Problem statement
In the listing below, reproduce the lines starting with the line that contains "this 816×459 image." and going on through the line that contains "broken window [1225, 344, 1383, 488]", swapping "detector" for "inspection tool" and keeping everything else unchanged. Leave the pictures out of your answer.

** Start **

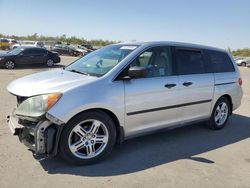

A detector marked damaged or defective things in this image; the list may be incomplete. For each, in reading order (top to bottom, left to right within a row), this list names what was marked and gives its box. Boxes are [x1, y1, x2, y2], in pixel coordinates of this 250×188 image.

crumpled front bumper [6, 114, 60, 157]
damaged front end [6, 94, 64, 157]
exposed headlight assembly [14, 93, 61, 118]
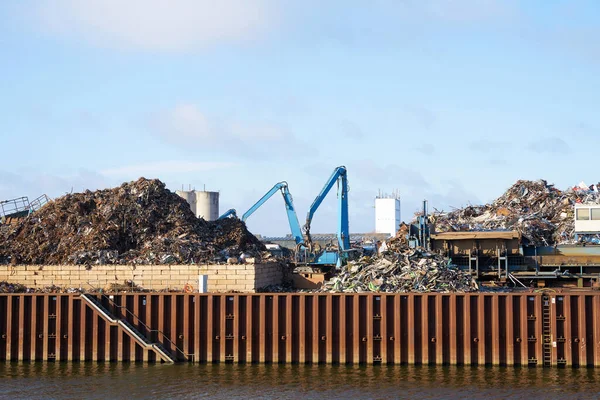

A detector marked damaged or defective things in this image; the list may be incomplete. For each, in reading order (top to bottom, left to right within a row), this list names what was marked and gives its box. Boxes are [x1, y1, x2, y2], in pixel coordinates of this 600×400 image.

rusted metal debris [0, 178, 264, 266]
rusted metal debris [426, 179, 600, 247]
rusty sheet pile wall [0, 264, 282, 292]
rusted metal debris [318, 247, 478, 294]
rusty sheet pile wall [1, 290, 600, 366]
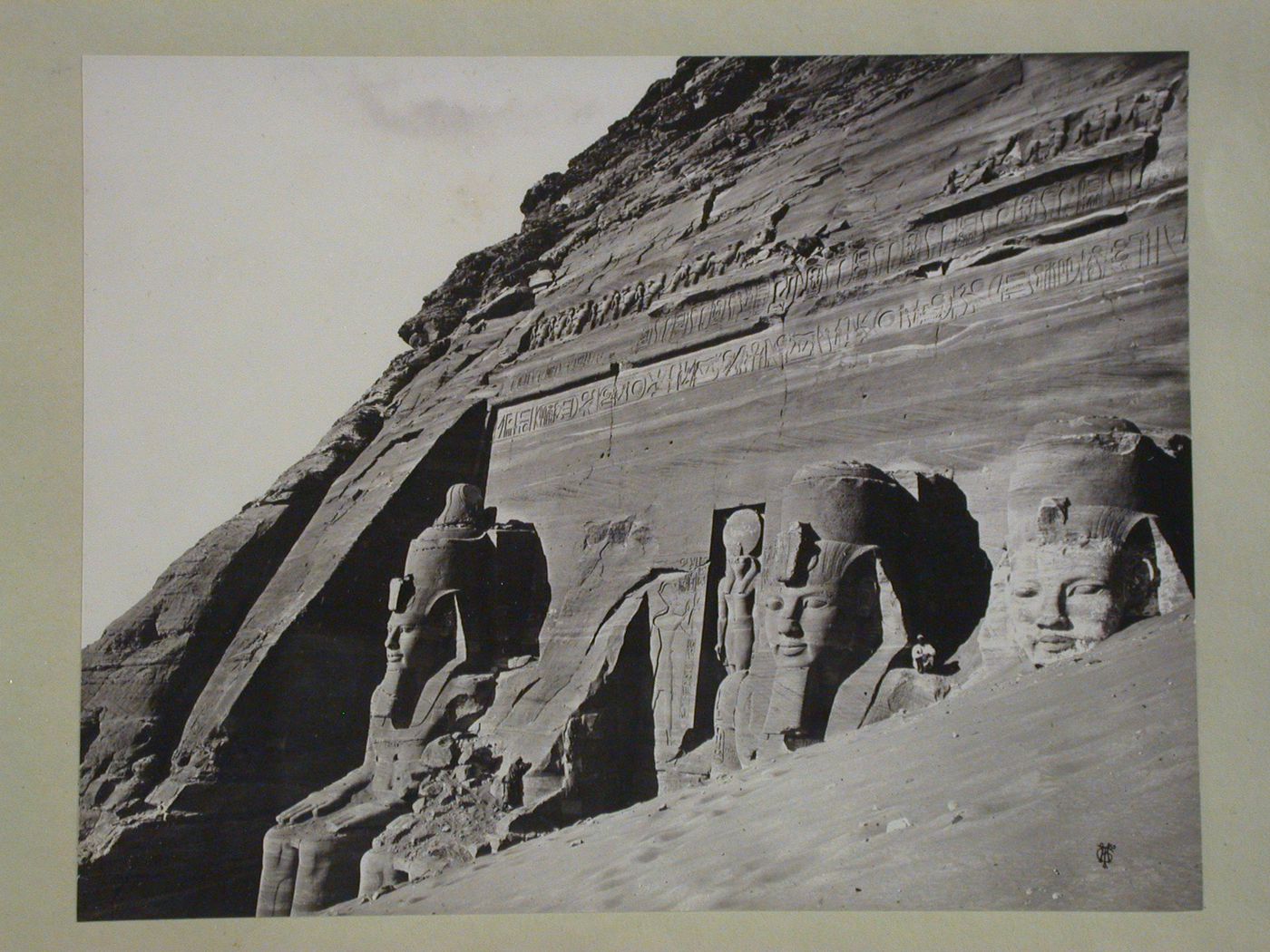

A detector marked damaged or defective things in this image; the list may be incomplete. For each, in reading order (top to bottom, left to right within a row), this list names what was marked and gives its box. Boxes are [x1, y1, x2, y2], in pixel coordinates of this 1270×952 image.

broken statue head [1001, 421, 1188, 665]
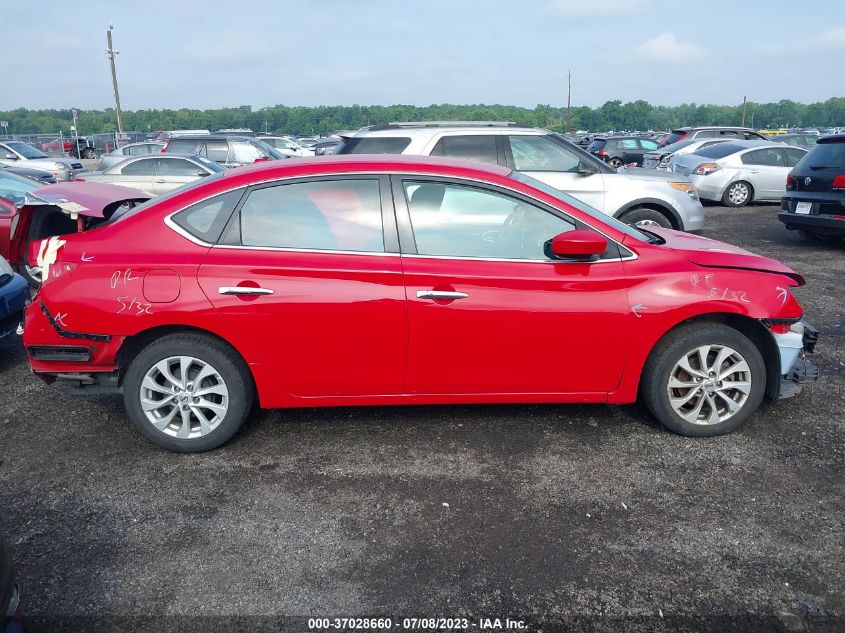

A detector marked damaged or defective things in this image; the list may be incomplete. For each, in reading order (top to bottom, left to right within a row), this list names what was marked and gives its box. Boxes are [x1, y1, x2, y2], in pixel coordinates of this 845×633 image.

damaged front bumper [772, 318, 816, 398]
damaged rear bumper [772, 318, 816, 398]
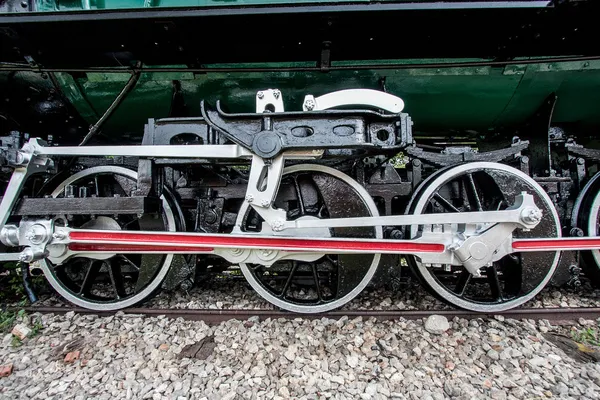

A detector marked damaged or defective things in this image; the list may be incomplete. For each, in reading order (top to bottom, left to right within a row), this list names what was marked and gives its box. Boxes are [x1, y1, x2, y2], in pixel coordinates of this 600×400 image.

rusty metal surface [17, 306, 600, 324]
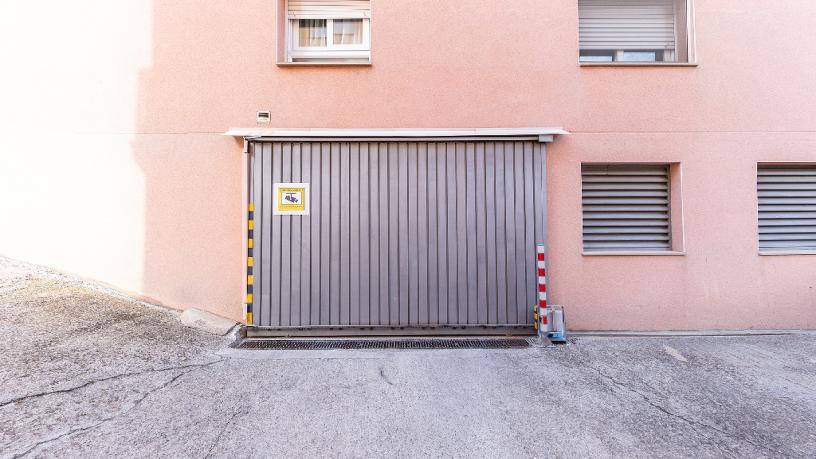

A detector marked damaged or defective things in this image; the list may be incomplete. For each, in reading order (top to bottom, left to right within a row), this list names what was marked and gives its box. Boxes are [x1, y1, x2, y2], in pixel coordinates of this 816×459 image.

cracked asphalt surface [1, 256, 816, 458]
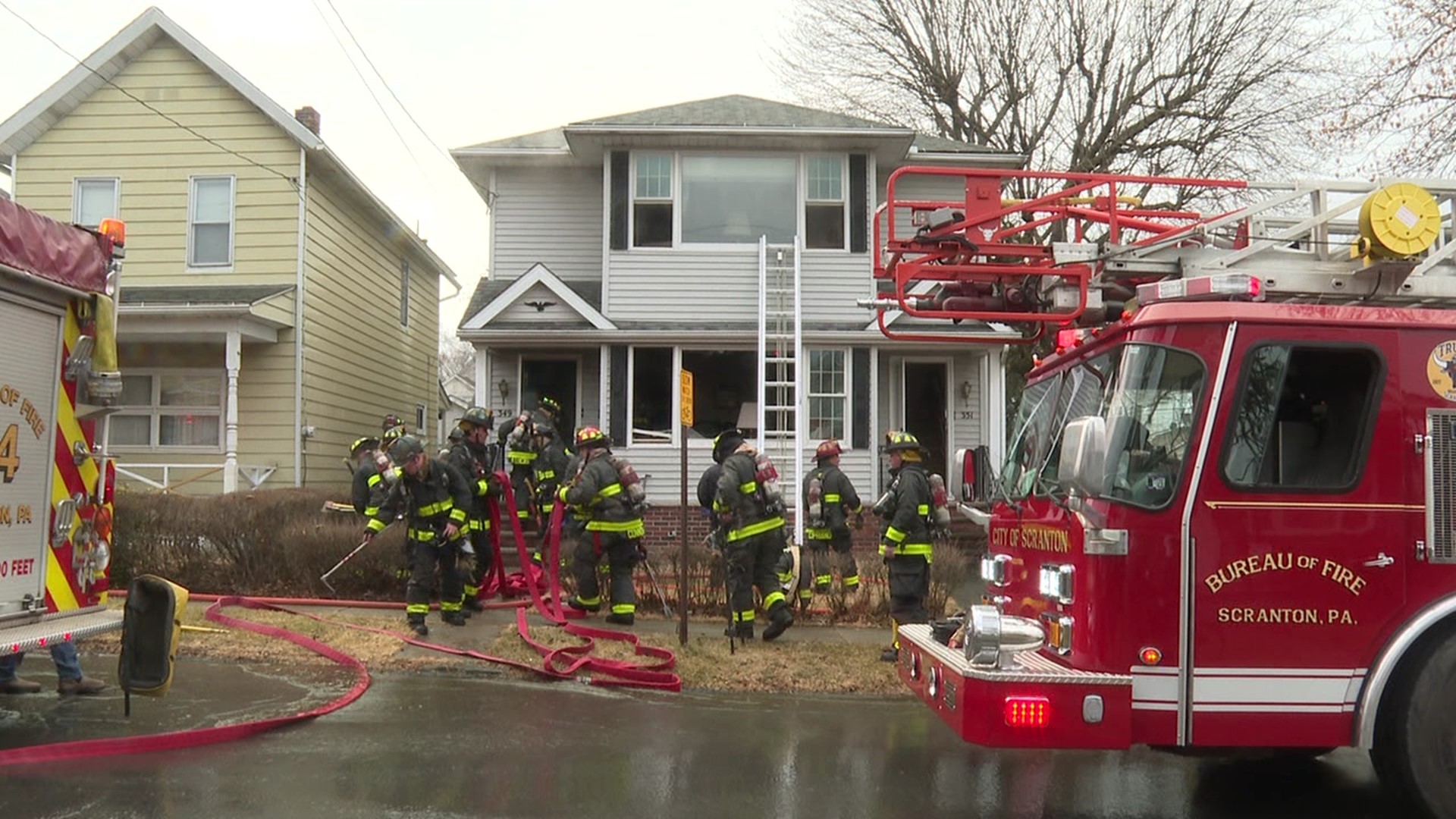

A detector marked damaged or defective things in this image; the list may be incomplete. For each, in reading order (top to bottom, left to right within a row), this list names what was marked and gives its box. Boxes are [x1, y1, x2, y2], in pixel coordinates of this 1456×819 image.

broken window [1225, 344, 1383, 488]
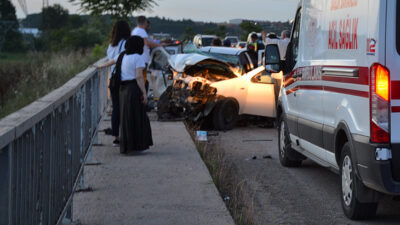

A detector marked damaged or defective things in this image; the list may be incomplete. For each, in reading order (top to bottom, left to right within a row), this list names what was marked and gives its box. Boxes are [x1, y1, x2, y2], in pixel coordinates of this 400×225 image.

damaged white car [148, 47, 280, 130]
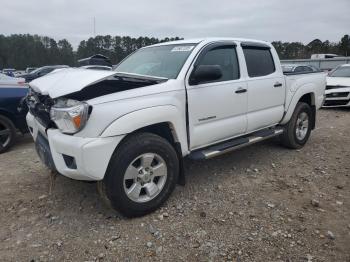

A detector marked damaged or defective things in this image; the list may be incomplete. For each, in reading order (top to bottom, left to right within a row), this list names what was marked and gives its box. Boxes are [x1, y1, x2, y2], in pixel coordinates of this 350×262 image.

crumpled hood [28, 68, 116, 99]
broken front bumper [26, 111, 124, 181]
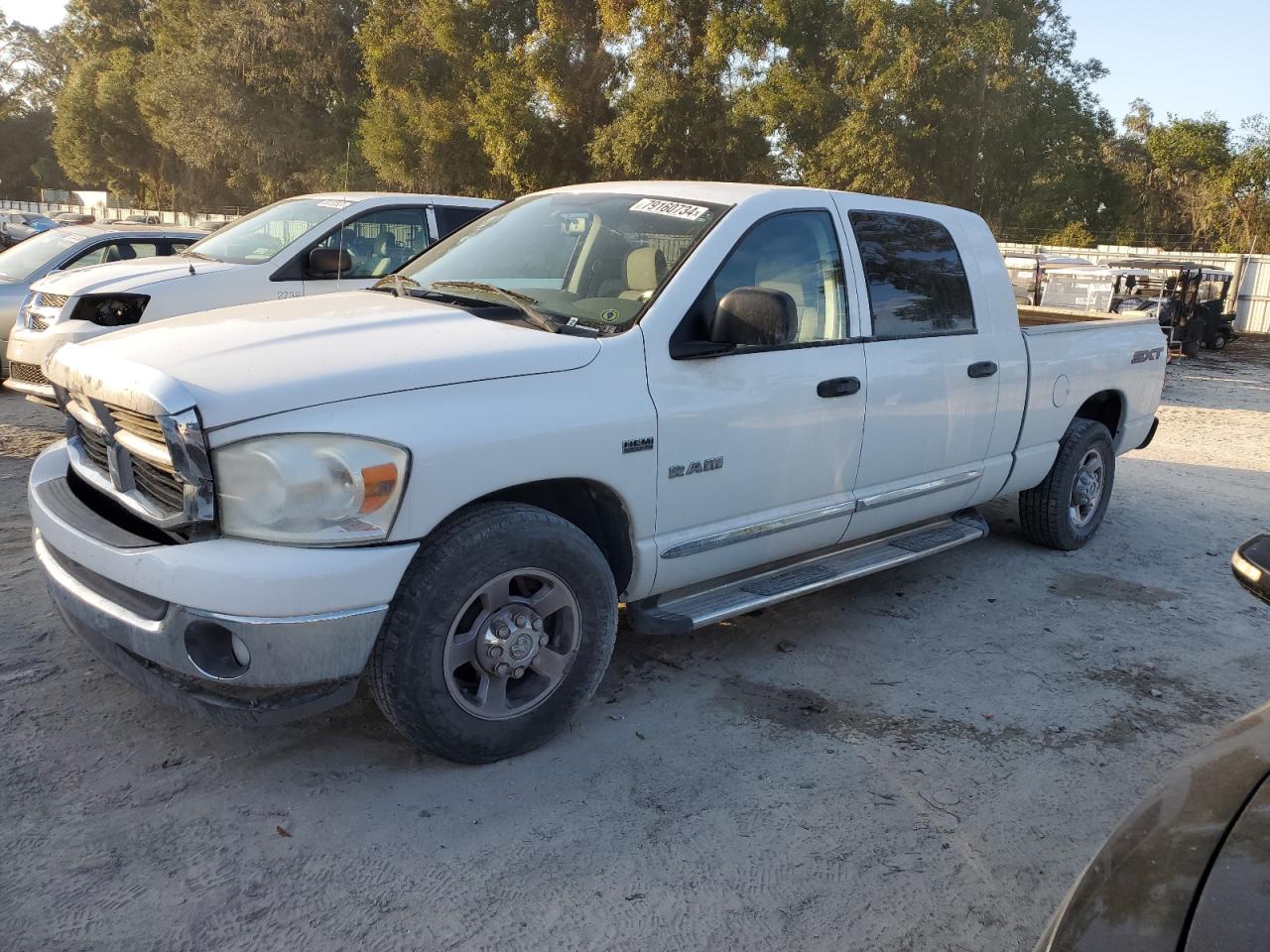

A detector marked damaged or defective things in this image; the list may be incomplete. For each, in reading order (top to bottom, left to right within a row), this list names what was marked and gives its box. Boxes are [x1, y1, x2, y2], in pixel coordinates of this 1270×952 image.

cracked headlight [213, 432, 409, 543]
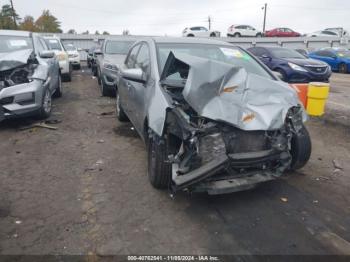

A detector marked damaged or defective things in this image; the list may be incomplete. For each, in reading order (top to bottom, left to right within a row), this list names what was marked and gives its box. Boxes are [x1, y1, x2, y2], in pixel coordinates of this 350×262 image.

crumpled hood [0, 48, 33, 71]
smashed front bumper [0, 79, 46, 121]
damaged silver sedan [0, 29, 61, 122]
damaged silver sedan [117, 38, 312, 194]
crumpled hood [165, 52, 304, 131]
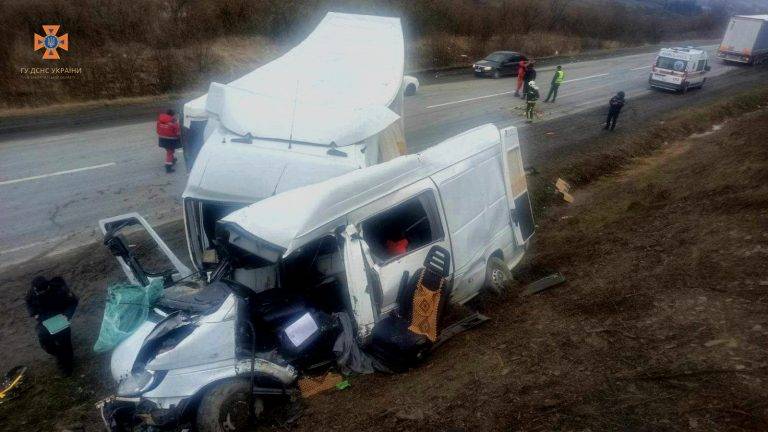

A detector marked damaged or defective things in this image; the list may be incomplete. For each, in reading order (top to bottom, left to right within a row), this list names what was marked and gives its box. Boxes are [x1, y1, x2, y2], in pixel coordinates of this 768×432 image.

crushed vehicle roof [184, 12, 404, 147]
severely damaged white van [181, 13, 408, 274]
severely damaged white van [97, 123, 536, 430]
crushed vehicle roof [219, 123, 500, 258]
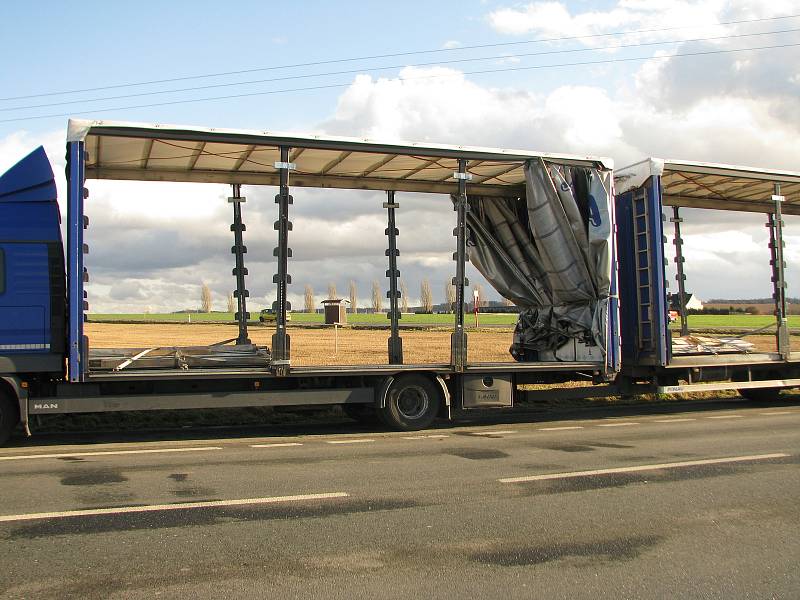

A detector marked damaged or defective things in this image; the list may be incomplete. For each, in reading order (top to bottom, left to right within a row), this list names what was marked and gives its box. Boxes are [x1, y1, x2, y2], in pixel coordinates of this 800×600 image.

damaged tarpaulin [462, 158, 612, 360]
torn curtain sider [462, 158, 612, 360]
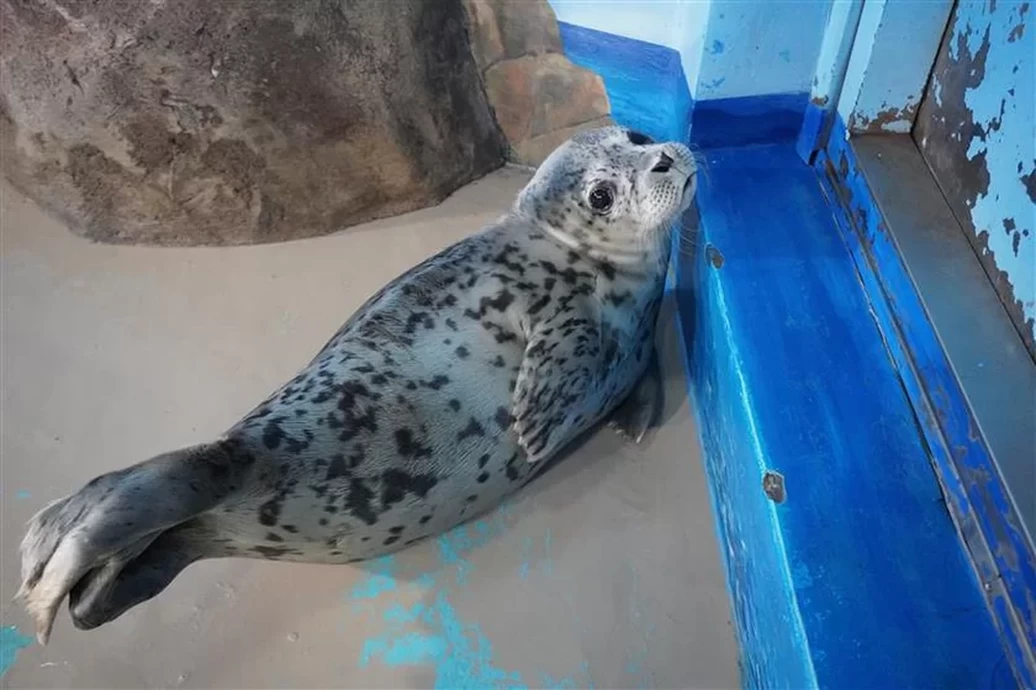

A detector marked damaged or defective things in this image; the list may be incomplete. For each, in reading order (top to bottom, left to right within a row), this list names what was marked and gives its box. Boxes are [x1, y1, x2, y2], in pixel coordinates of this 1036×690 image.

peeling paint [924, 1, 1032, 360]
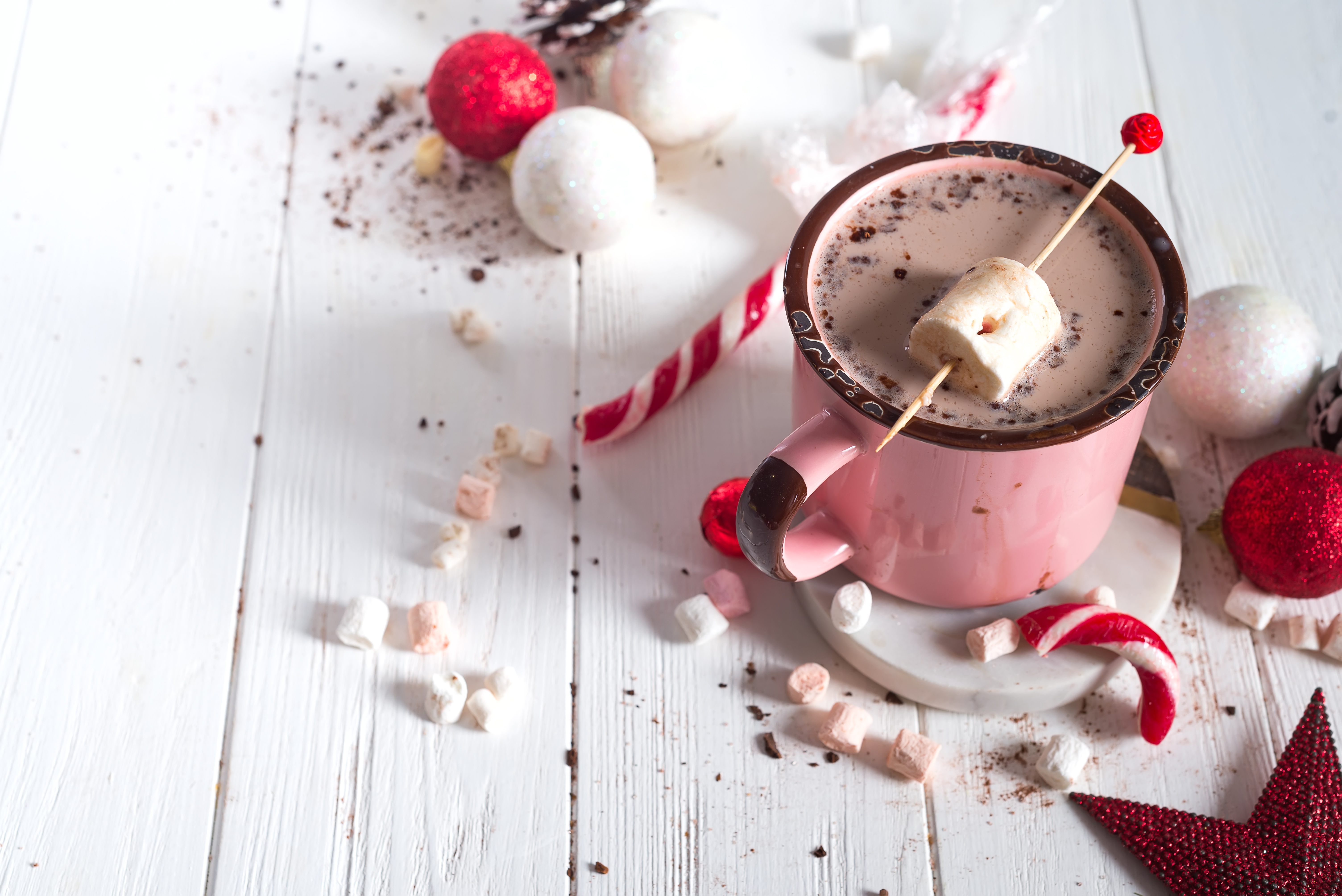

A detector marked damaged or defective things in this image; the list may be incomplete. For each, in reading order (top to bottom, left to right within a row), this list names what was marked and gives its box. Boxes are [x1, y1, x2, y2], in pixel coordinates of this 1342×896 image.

** End **

Task result
A inspection tool marked damaged or defective things in this image; the list may be incomplete. For each, in reading order (top to bottom, left to right within a row), this list names what was marked and gives its box. Boxes are [x1, y1, x2, y2], in pixel coordinates of this 816×459 image.

cracked asphalt surface [1, 256, 816, 458]

A inspection tool marked damaged or defective things in this image; the list may be incomplete. For each, in reading order (top to bottom, left to right within a row), this list names what was marked and gives its box. Boxes are [x1, y1, x2, y2], in pixel coordinates of this 1456×819 image.

broken window [1225, 344, 1383, 488]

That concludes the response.